Photo by M. Scott Moon
"They have another relationship to teachers," she said. "Here is more personal. (Teachers) are always nice."
Life outside school also is different for many of the students.
The European students, in particular, said they feel they have less personal freedom in the United States and are treated more like children than adults here.
"Here, in school, we have to have hall passes and stuff like that," Katharina said.
"I think going out is a totally different thing," Anna added. "At home, we go to a bar, it's no big deal."
Some of the students also said life is a bit slower even more boring here, where exchange students are not allowed to drive, activities are spread out and public transportation is far less common.
"I'm used to just getting on a train," said Mikael Mantynen, 17, of Finland.
And, of course, the weather was a shock for almost all the students.

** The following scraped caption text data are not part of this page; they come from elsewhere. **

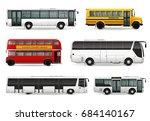 realistic set with school bus... | Shutterstock .eps vector #684140167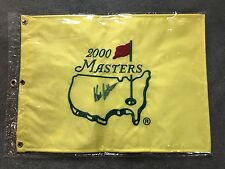 Hal Sutton Signed 2000 Masters Flag Players & PGA Winner 2004 Ryder Cup Captain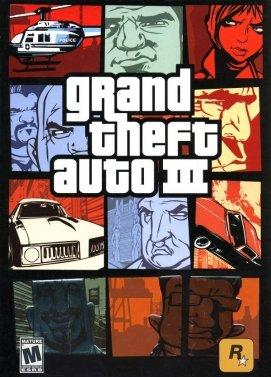 Grand Theft Auto III (GTA III) Steam a solo 1.08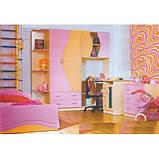 Набор мебели для детской Эколь с кроватью (БМФ) МДФ , фото 3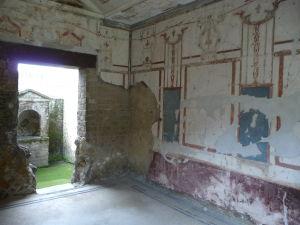 Casa del Salone Nero - Dom čierneho salónu - Miestnosť s maľbami v 2. štýle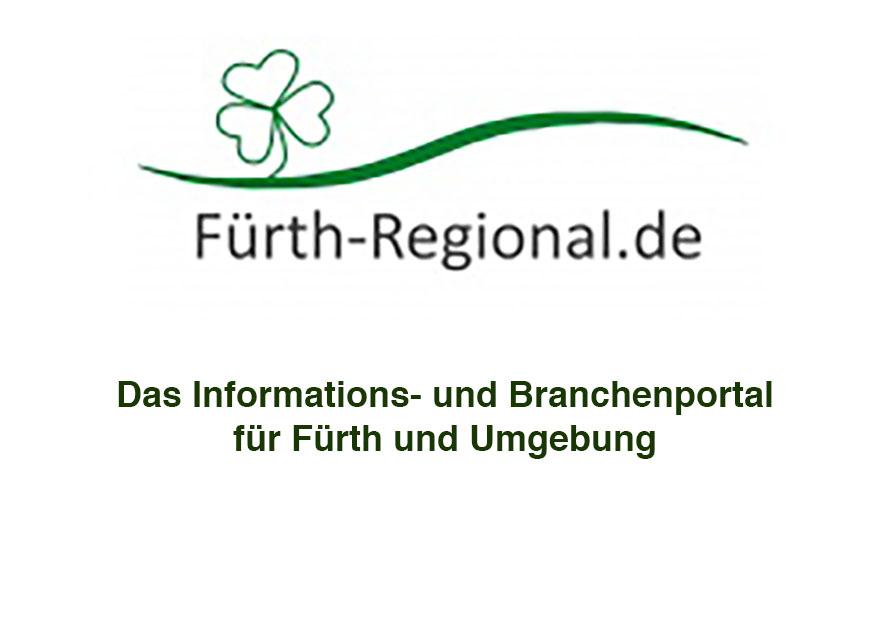 http://www.fuerth-regional.de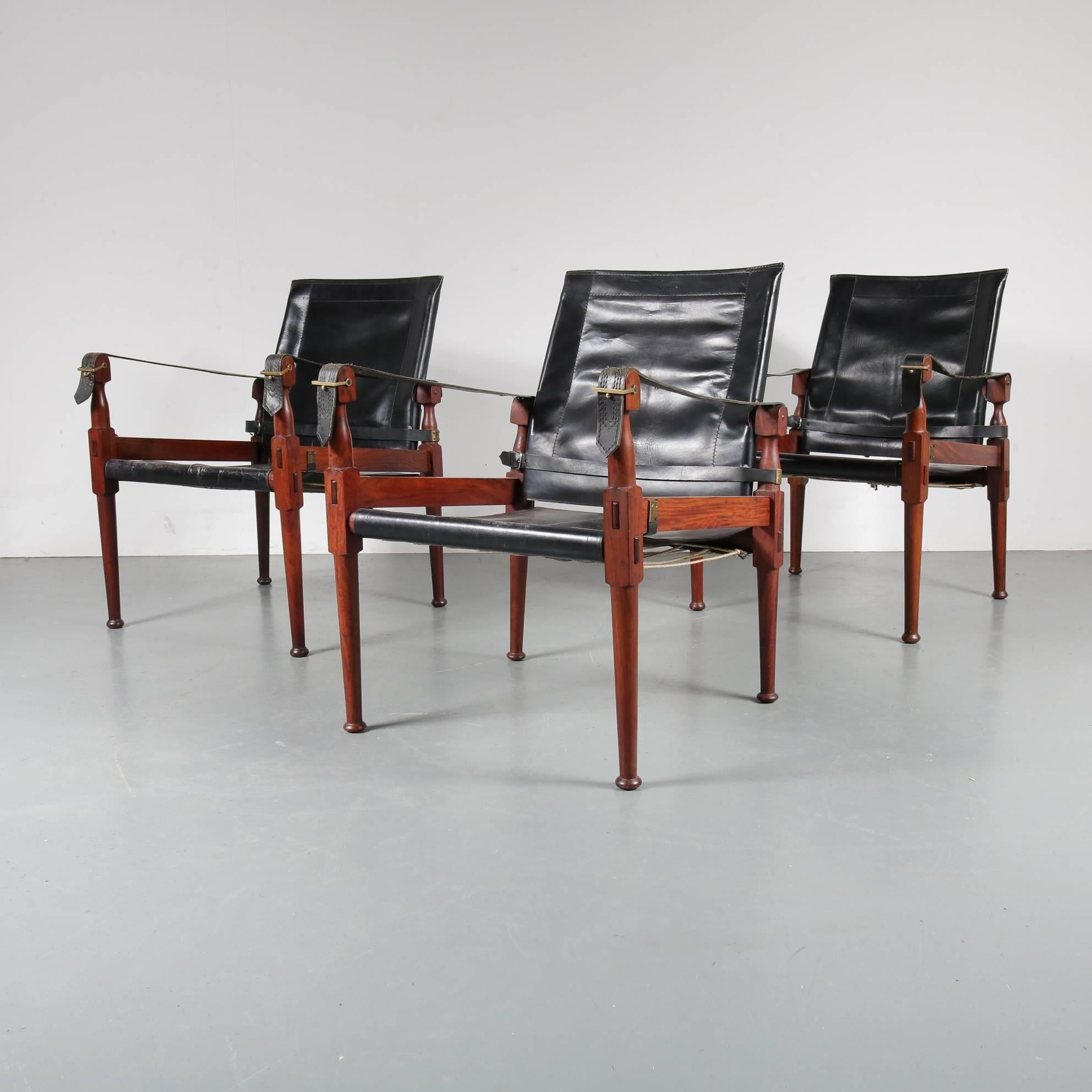 chair design in pakistan revolving tyre hayat and brothers safari chairs 1970 for sale at 1stdibs three beautiful designed manufactured by m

Though all the students had their choice of country, they had no say as to which state they would be living in.
"I always wanted to go to Hawaii," Manuela joked.

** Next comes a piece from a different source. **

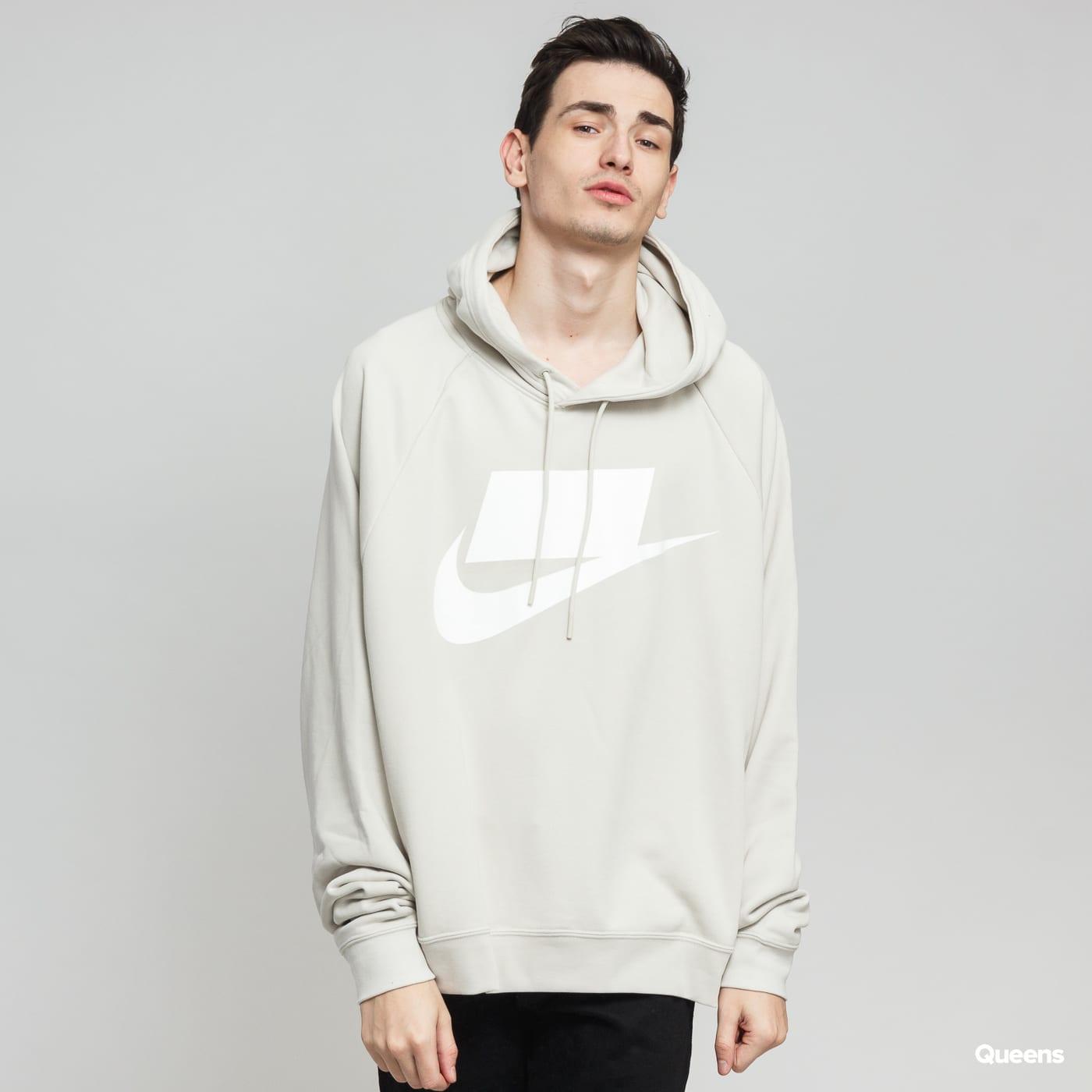 768d69685d Mikina Nike M NSW NSP Hoodie FT svetlošedá (AR4854-072) – Queens 💚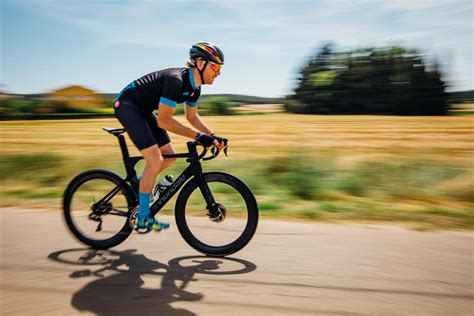 All new Cannondale SystemSix lays claim to being world's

"I wanted a warm country," Anna agreed.
"My friends asked if I was going to have my own igloo and take a dog sled to school," Katharina added.
Still, many of the students said they've gotten used to the weather. Mikael said he enjoys the opportunity to snowboard and ski. Even Care, who is used to the hot, tropical climate in Thailand, said the cold is at least tolerable.
"If I had my choice, I never would have chosen Alaska," Andre said. "Now, I would definitely choose Alaska."
The students said part of their growing love for Alaska comes from the people they have met.
Katharina said her host family is "awesome."
"I get along with my family really good," she said. "I love the way they treat me like everybody else in the family, like a normal family member."
And, she added, she has found people in general to be more friendly here than at home.
"They stop and say 'Hi,'" she said. "I like that."
It's not always perfect, though.
Some of the exchange students said they occasionally are teased at school for their accents or different behaviors.
And Katharina said it's been hard to find a close friend.
"You can talk with all the people, but it's difficult to get into their own groups," Manuela said.
"Maybe it's because they grew up together and stick together," Care said.
In fact, the exchange students seem most comfortable with each other, despite their different backgrounds, possibly because they have the shared experience of leaving home and trying to fit into a new place.
"You learn a lot about yourself," Katharina said. "You grow up, because, though you're not really on your own, you're without your family."
"You have to handle it yourself, start to do things on your own," he said.
"You take a lot more responsibility," Anna echoed. "I think it's good. You realize what your mom at home does. And your more prepared for living alone, like when you go to college."
Still, some students said they'd like to be closer with their American counterparts here.
"We have eight exchange students at Kenai Central. That's a lot," Care said. "We're like an international school."
But, she said, American students don't always seem interested in learning about the exchange students' cultures.
"Sometimes, I think, people forget that I'm from another country. They don't understand," Mikael said.
"Like when I do something stupid ... they just make fun," Andre said.
Care said she has tried to bring pieces of her culture to the school by cooking Thai food to share with friends.
"I wanted them to try my Thai food, just try it," she said. "I want to know their opinion, but some people don't open their minds."
She said she wishes her peers were a bit more interested in her culture.
"Some people try to introduce themselves to meet me. That's good," she said. "I want other students to want to learn other cultures.
"How else can we have peace in the world?"